SELECTED EXCERPT:
On Monday, January 31st, a second federal court ruled against the Affordable Care Act (ACA). A Florida judge opined that the individual responsibility provision was unconstitutional and therefore made the entire Act invalid. The White House and reform supporters were quick to point out that two other courts and numerous judicial scholars hold a contrary opinion. Nevertheless, the ruling, even if eventually reversed, will give added hope to the Tea Baggers and other opponents of reform. Health care advocates must continue to stand by the ACA because it is the law of the land.
While the judge did not enjoin efforts to implement the ACA, his decision will still have consequences. In the near term, the ruling will give added impetus to efforts in Congress to repeal the ACA and it will give cover to ideologues at the state level who are seeking to “nullify” the Act. In fact, supporters of the judge’s decision are already arguing that work to implement the ACA may now be put on hold. This is sure to feed even more energy to efforts to undercut the ACA at the state level.
Advocates should not encourage Congress to begin looking at alternatives to the individual responsibility requirement. Such efforts would only make protection of the ACA more difficult and confusing. This issue will continue to play out in the courts over many months. Because the appeals process will not offer the Supreme Court a chance to rule for many months, it is likely that a final decision on the ACA will come in 2012, an election year.

PROVIDED MATERIAL:
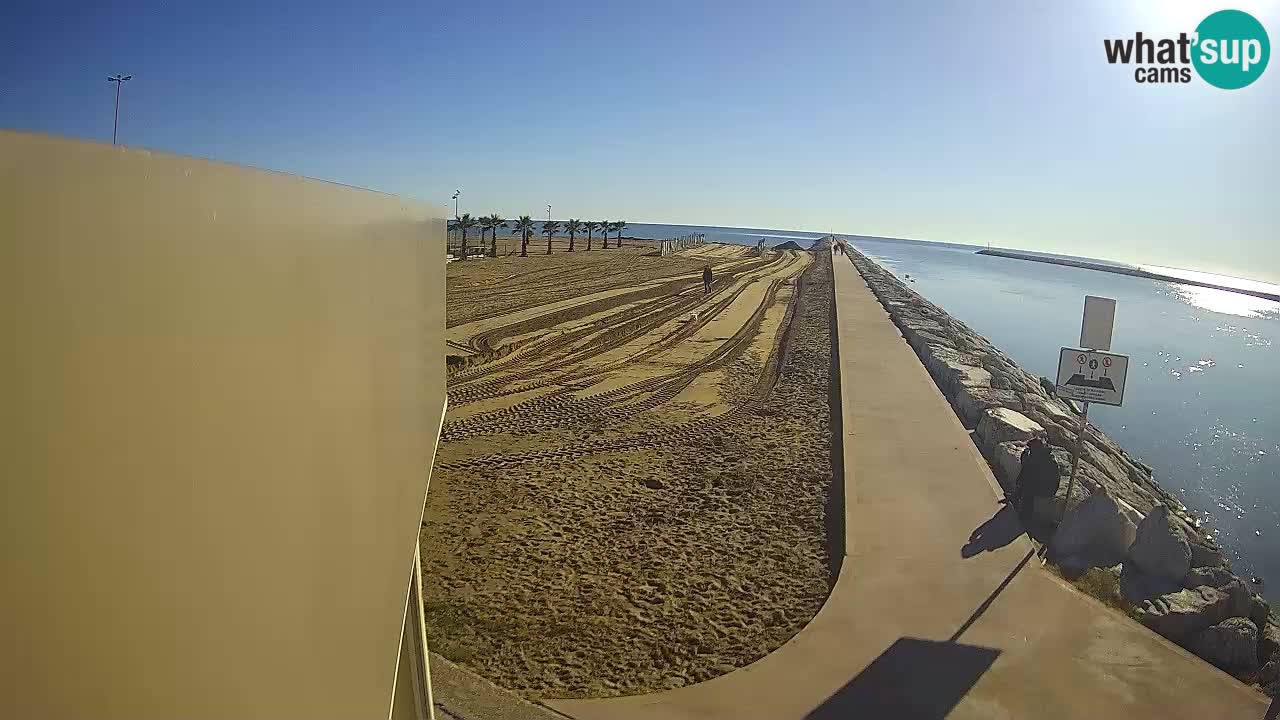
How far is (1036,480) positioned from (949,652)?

WHAT IS REQUIRED: Continue the commentary on the Florida court ruling against the Affordable Care Act, beginning immediately after its final sentence.

RESPONSE TO THE EXERCISE:
The crux of the constitutional question is this: can the U.S. government require individuals to purchase insurance if they do not want it?
Because Congress moved away from a public option in favor of private insurance, they stuck themselves with a problem: how to get everyone into the system. They followed the lead of Massachusetts and required everyone to buy on the private market.
If the individual responsibility provision is overturned by the Supreme Court, the whole scheme may crash in upon itself. The underlying economics of the ACA presume that the added business and broader sharing of risk that result from everyone having health insurance will pay the cost of new consumer protections like the elimination of preexisting conditions, elimination of lifetime limits, coverage for children, and prohibitions on medical underwriting. If we eliminate the mandate, then we eliminate the economic underpinning for these critical consumer rights.
In the short term, this decision will feed red meat to the nullifiers and opponents at all levels. So what should progressive advocates do now?
First we need to continue to press forward with the implementation of the Affordable Care Act. The Florida decision is only one opinion and is viewed by scholars as outside of mainstream judicial opinion. We can expect a quick appeal of the case.
An individual mandate may be the only way to preserve the consumer protection advances included in the ACA. However, until there is a definitive resolution of this in the courts, we need to stand by the ACA and continue to maintain that it is the law of the land.
Monday’s ruling has left everyone, at best, in a state of confusion. While purporting to invalidate the entire Act, the decision did validate the ACA expansions of Medicaid. The judge also issued no injunction, suggesting that the federal government will follow the act anyway.
These distractions only strengthen the need for health care advocates to wage vigorous state efforts to implement reform. We must fight hard to overcome the confusion in hostile legislatures and among policy makers intent upon destroying the historic advances of health care reform.